Glass wool insulation

Glass wool insulation 
Glass wool insulation is made from fibreglass, and often comes in the form of batts.

What is glass wool?

Glass wool is made from fibreglass, which is layered and arranged to produce a similar texture to that of wool. The way it's made is a bit like the way fairy floss is spun; molten liquid glass made from sand and recycled glass products is pulled through a superfine mesh by centrifugal force, and the tiny strands dry and cool on contact with air. The individual fibres are held together with a binding agent, which helps to hold glass wool together and give it strength. Once it's made, glass wool it is cut to size and packed in either rolls or panels (also called 'batts') for transport.


How does glass wool insulation work?

The fibres in glass wool work to trap air between them and stop airflow. Heat passing through the fibres therefore can't penetrate very, far as the material itself does not conduct heat very well and the air pockets it contains are isolated from each other.
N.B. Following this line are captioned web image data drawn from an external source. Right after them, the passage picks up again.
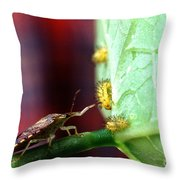 Biocontrol Of Bean Beetle Throw Pillow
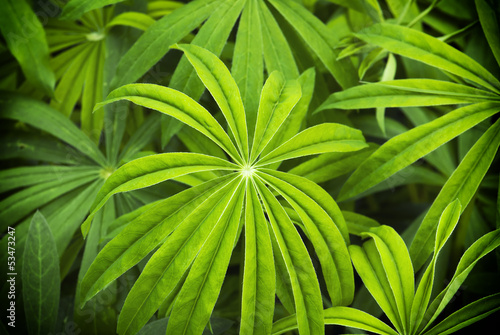 Leaves of lupinus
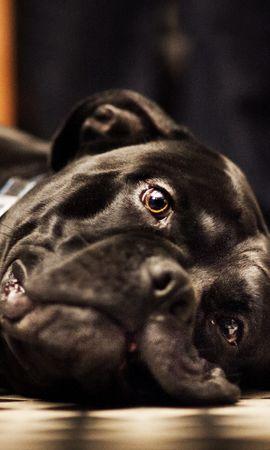 46025 baixar papel de parede Animais, Cães - protetores de tela e imagens gratuitamente
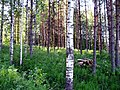 Finnish forest.JPG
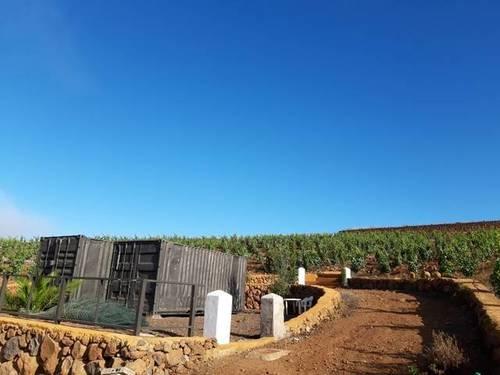 imagen 3 de Venta de finca con viñedos en Vilaflor (Tenerife)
The more compressed the batts are, the less resistant to heat they become, as they will not trap air as effectively.


Is glass wool a good thermal insulator?

Glass wool batts vary in effectiveness depending on how they're made and how dense the final product is. For the sake of convenience and common sense, glass wool's R-value is typically provided as an overall value for a particular batt or product.



Is glass wool good for soundproofing?

Glass wool batts can help to reduce the transmission of sound, especially between walls, but their low density allows for more sound to travel through than heavier forms of insulation. The Rw value for glass wool can range between 25-40, so if soundproofing is important, you will need to look for higher rated batts or another insulation method.


How is glass wool supplied and installed?

Glass wool insulation is supplied in batts - large, thick strips of glass wool insulation which are laid down in wall and ceiling cavities to fill up the air spaces between the inner and outer wall. DIY installation is possible, but fibreglass can give off particles which can be harmful if they're breathed in, so wearing a dust mask will be necessary. Skin contact can also cause irritating itchiness so gloves are recommended. In most cases, it's wise to hire a professional installer.

What does glass wool cost?

The cost of glass wool for your home will vary, depending on the brand you choose and the area to be covered - although this type of insulation is comparatively cheap. It doesn’t require specialised installation, though professional installation is such a low cost it may as well be factored into the end price anyway to save you some hassle and to ensure a professional result.


Installation tips

While the R-value for individual glass wool batts is relatively low when compared to other types of insulation, it is possible to simply double up on batts to effectively double the R-value. When laying the additional batts, make sure that they are laid perpendicular to each other to get maximum performance results.